Recommended Project Structure
my-sveltekit-app/
├─ src/
│ ├─ lib/
│ │ ├─ db/
│ │ │ └─ dynamoClient.ts
│ │ ├─ auth/
│ │ │ └─ cognito.ts
│ │ └─ validators.ts
│ ├─ routes/
│ │ ├─ +layout.server.ts
│ │ ├─ api/
│ │ │ ├─ items/
│ │ │ │ └─ +server.ts
│ │ │ └─ users/
│ │ │ └─ +server.ts
│ │ └─ +page.server.ts
│ └─ hooks.server.ts
├─ static/
├─ .env.local
├─ package.json
Core Engineering Principles
- Security by default: enforce authentication, authorization, and data validation at every boundary.
- Least privilege: IAM roles and policies strictly scoped to the app’s needs.
- Explicit data access: all DB operations go through a well-defined data layer.
- Observability: structured logging, request tracing, and error handling baked in.
- Immutability and idempotency: operations should be idempotent where possible.
- Environment parity: local development mirrors production as closely as possible.
Code Construction Rules
- Use TypeScript throughout the SvelteKit project; enable strict mode in tsconfig.
- All DynamoDB calls must use the Document Client interface from AWS SDK v3.
- Authentication checks occur in server routes or hooks; never trust client-side state for security.
- Validation is mandatory for all incoming payloads; fail fast with clear error messages.
- Separate concerns: UI logic in routes & UI components, business logic in src/lib, and data access in src/lib/db.
- Do not hard-code secrets; use environment variables or a secrets manager.
Security and Production Rules
- Validate Cognito JWTs on every protected endpoint; verify issuer and audience against your user pool.
- Store sensitive data in DynamoDB with encryption at rest and proper IAM policies.
- Use ephemeral credentials and rotate keys; avoid long-lived credentials in code.
- Audit and redact sensitive information in logs; enable monitoring and alerts for anomalous access patterns.
- Ensure environment-specific configs (staging, prod) are isolated and tested.
Testing Checklist
- Unit tests for data layer (dynamoClient.ts) with mocked AWS SDK v3 clients.
- Integration tests for Cognito auth flow (mock tokens, validate claims).
- API route tests for required inputs and error handling.
- End-to-end tests (optional) covering login, write, read, and delete flows with Cognito and DynamoDB.
- CI should run type checks, lint, and tests before merge.
Common Mistakes to Avoid
- Assuming client-side authentication is sufficient; always enforce server-side checks.
- Storing credentials in code or repo; always use environment-based config and secret managers.

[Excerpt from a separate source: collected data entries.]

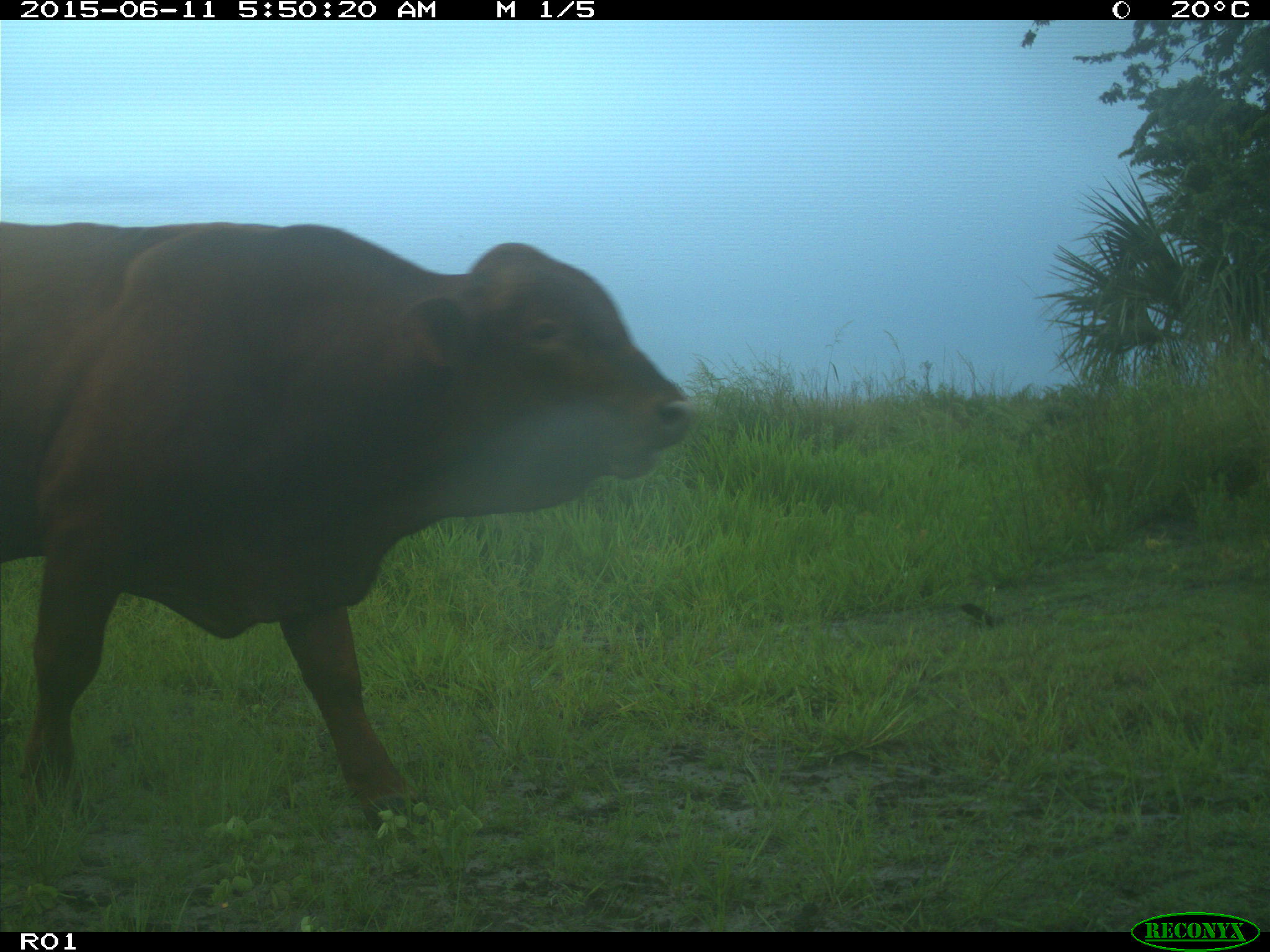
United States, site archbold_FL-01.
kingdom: Animalia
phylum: Chordata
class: Mammalia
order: Artiodactyla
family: Bovidae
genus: Bos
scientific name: Bos taurus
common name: domestic cow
Bos taurus (domestic cow).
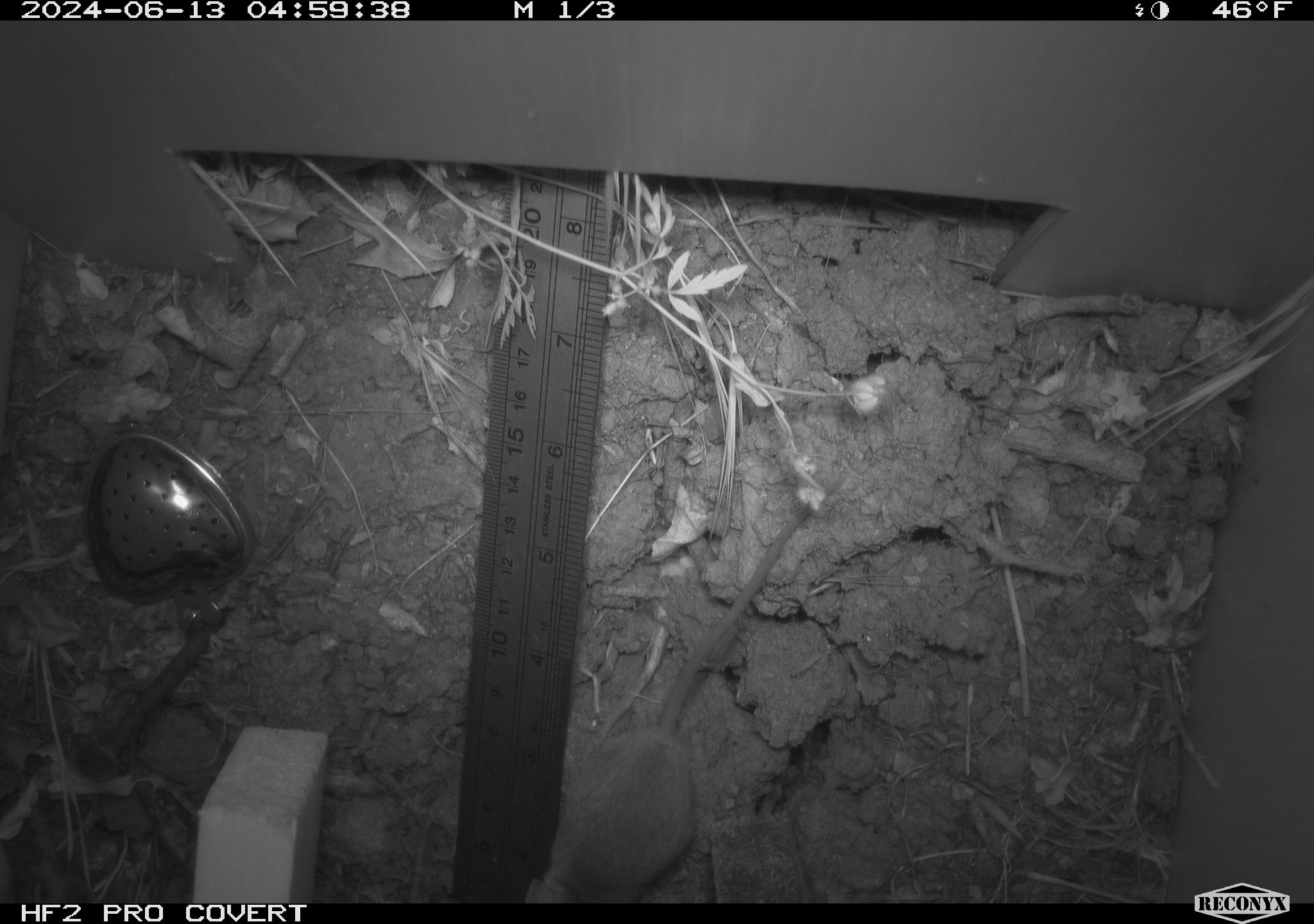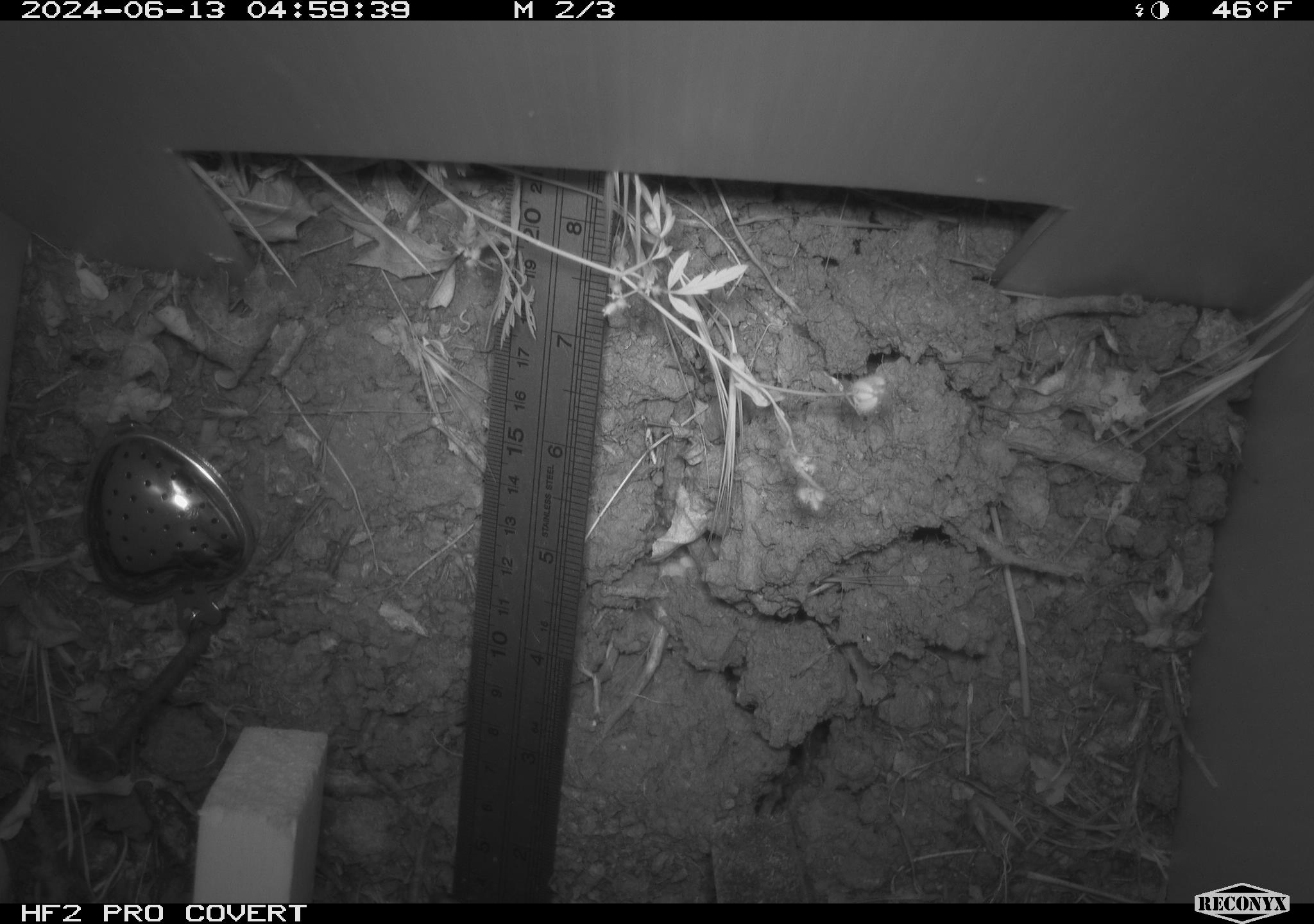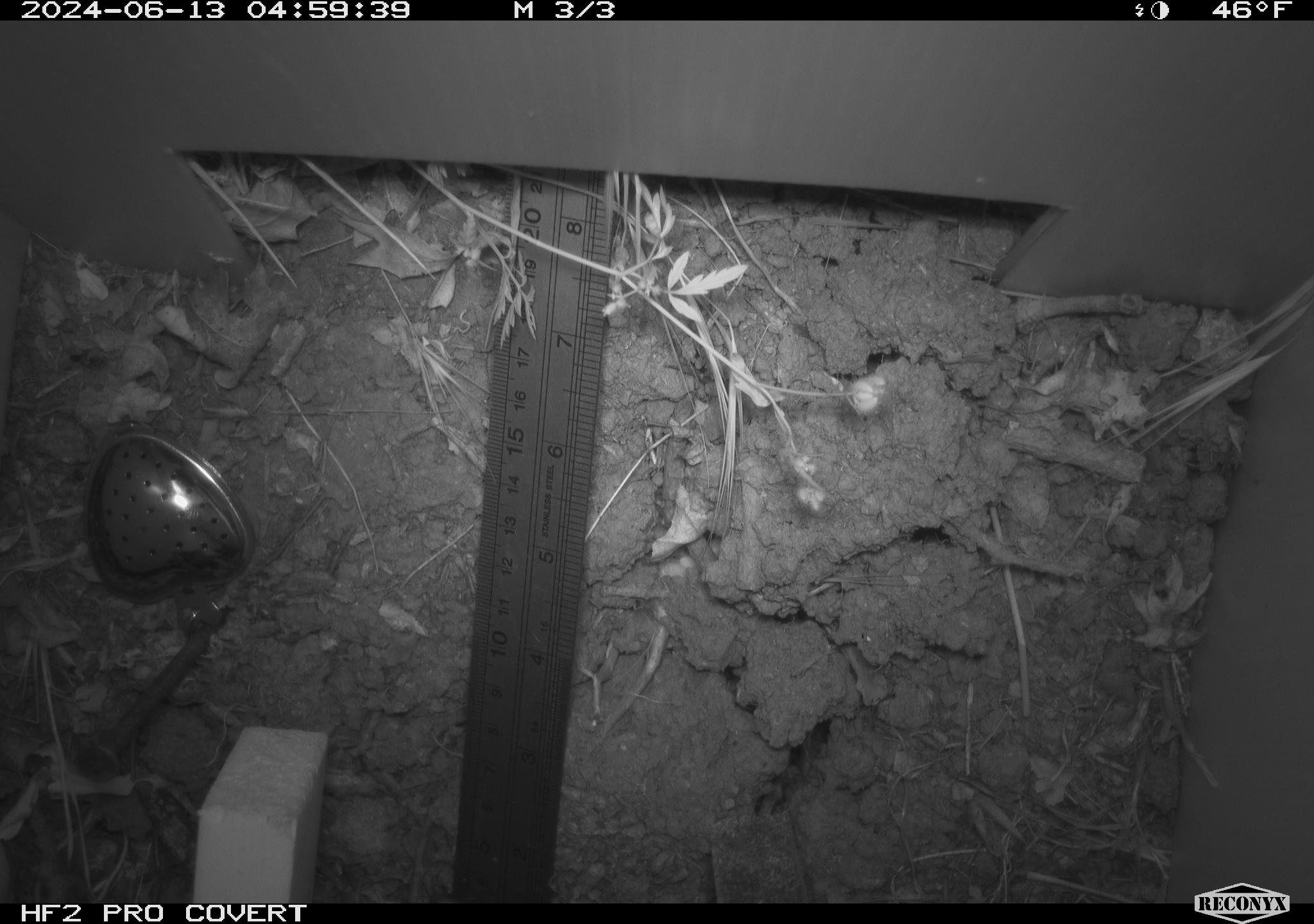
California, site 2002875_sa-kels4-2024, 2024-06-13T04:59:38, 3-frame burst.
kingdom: Animalia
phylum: Chordata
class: Mammalia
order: Rodentia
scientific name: Rodentia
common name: rodent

- Mixing UI and business logic; keep a clean data layer abstraction for DB calls.
- Over-sharing Cognito user data in responses; sanitize and redact user attributes.
FAQ
- Q: How do I customize the Cognito User Pool in this template?
A: Update COGNITO_USER_POOL_ID, COGNITO_REGION, and related claims handling in src/lib/auth/cognito.ts and in any server routes that validate tokens. - Q: Which DynamoDB tables are required and how should they be structured?
- A: Users (PK: userId) and Items (PK: itemId). Include GSI or TTL as needed; access through the DynamoDB Document Client wrapper in src/lib/db/dynamoClient.ts.
- Q: How do I validate inputs?
- A: Use zod schemas in the server layer; validate all incoming payloads before invoking DB or business logic.
- Q: How should I deploy?
- A: Provide AWS region, Cognito pool IDs, and DynamoDB table names as environment variables; ensure secrets are not committed.